Peter Doig : paisible effroi

20.05.2016
Red boat (imaginary boys) de Peter Doig (né en 1959) ©Christie’s images, 2016

Red boat (imaginary boys) de Peter Doig (né en 1959) ©Christie’s images, 2016

Une introduction au naturalisme hanté du peintre écossais contemporain Peter Doig, par Paul Nyzam

Une barque rouge vif glisse sur un plan d’eau bordé d’une jungle dense. Peu de remous, l’embarcation progresse lentement sur l’onde verte et brune. A son bord, six hommes métis en bras de chemise. Aucun ne paraît regarder dans la même direction ; ils sont figés, comme absents à eux-mêmes, étourdis. L’air est saturé de lumière et d’humidité. La végétation alentour est luxuriante : feuillages épais aux reflets acajou, palmiers violacés, lianes noueuses qui dégringolent des arbres. On imagine les parfums chauds et vénéneux de ce manteau végétal ; on devine les sons et les bruits qui en émanent, tranchant avec l’avancée silencieuse de la barque. Il se dégage de ce décor une sensation de torpeur moite, identique à celle d’une rêverie fiévreuse. La peinture elle-même, dans ses coulures, semble transpirer dans la touffeur de cette scène tropicale.

Né en Ecosse en 1959, Peter Doig débute sa carrière artistique dans les années 1980, à contre-courant d’une époque marquée par la contestation de la peinture en tant que médium. En 2002, il choisit de retourner vivre à Trinidad, où il avait passé une partie de son enfance. C’est là qu’il peint Red boat (imaginary boys). Et l’on ne peut s’empêcher de penser à Gauguin, parti un siècle plus tôt à Tahiti, puis aux îles Marquises, en quête de lumières vierges et de couleurs neuves. Comme lui, Doig trouve sous les tropiques un terrain propice à ses explorations picturales. 

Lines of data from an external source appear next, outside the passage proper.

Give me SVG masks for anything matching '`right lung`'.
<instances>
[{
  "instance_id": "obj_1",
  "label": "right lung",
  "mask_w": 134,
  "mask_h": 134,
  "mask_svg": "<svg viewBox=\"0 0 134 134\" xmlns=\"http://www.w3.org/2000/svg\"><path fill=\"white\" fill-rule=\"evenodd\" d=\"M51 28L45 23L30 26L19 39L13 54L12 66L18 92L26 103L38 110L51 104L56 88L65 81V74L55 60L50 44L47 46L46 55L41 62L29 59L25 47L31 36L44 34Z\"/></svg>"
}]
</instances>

Avec sa palette exubérante – couleurs éclatantes, acides, excessives – il décrit des lieux à la fois féériques et teintés d’une certaine mélancolie, nostalgiques d’un temps qui ne serait plus mais qu’on ne saurait pour autant tout à fait déterminer. Ses paysages baignent en effet dans une atmosphère floue qui les rend difficilement définissables, quelque part aux frontières de l’étrange et du familier, du passé et du présent. Ce sont des mondes suspendus, comme entr’aperçus en rêve, ponctués de présences légèrement fantomatiques : figure solitaire contemplant son reflet dans un lac au milieu d’une forêt mystérieuse, homme de dos marchant vers une destination inconnue, silhouettes fugitives qu’on distingue entre les flocons. Ces personnages paraissent se fondre dans l’immensité de la nature environnante ; sensation accentuée par les formats souvent magistraux des toiles que l’artiste utilise. Parfois, les lieux ont été désertés mais l’absence de l’homme semble alors résonner en creux dans les compositions, comme dans la série de travaux que Doig réalise autour de l’Unité d’habitation construite par Le Corbusier à de Briey-en-Forêt. 

A l’instar des paysages américains de Hopper ou des intérieurs nordiques de Hammershøi, les tableaux de Doig instillent en celui qui les observe un sentiment vaguement menaçant. Travaillant le plus souvent à partir de photographies d’archives, l’artiste touche en effet en nous quelque chose d’intime, évoquant des souvenirs évanouis, des images oubliées. Peintes aux confins du réel et de l’imaginaire, ses toiles habitent longtemps celui qui les contemple, laissant dans la rétine une sensation durable, quoiqu’indistincte, d’inquiétude existentielle.

Paul Nyzam est spécialiste en art contemporain chez Christie’s.